Social Security Cash-Flow Turns Negative

Unemployment has forced many people to apply for benefits sooner than planned while also reducing payroll tax revenue. But the change won't affect benefits.

The Congressional Budget Office says the Social Security system will pay out more in benefits this year than it receives in payroll taxes, an event not expected until at least 2016, The New York Times reported.

Unemployment has forced many people to apply for benefits sooner than planned while also reducing payroll tax revenue. But Stephen C. Goss, chief actuary of the Social Security Administration, said that the change would not affect benefits in 2010.

The $29 billion shortfall projected for this year is small, relative to the roughly $700 billion that should flow in and out of the system, Goss said. The system, he added, has a balance of about $2.5 trillion that will take decades to deplete. The cushion is expected to grow again if the economy recovers.
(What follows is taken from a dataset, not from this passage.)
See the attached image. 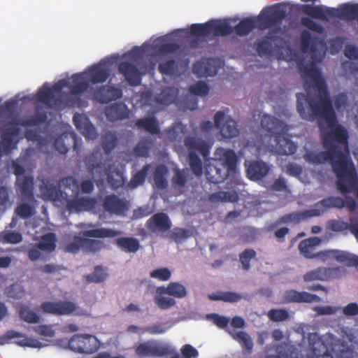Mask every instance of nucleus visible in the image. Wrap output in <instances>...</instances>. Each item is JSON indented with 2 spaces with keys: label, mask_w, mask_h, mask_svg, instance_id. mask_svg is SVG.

Indeed, the Congressional Budget Office’s projection shows the recession easing in the next few years, with small Social Security surpluses reappearing briefly in 2014 and 2015.

After that, demographic forces are expected to overtake the fund, as more and more baby boomers leave the work force, stop paying into the program and start collecting their benefits. At that point, outlays will exceed revenue every year, no matter how well the economy performs.

Although Social Security is often said to have a “trust fund,” the term really serves as an accounting device, to track the pay-as-you-go program’s revenue and outlays over time. Its so-called balance is, in fact, a history of its vast cash flows: the sum of all of its revenue in the past, minus all of its outlays. The balance is currently about $2.5 trillion because after the early 1980s the program ran surpluses, year after year.

Now the balance will slowly start to shrink, as outlays start to exceed revenue. By law, Social Security cannot pay out more than its balance in any given year.

For accounting purposes, the system’s accumulated revenue is placed in Treasury securities. In a year like this, the paper gains from the interest earned on the securities will more than cover the difference between what it takes in and pays out.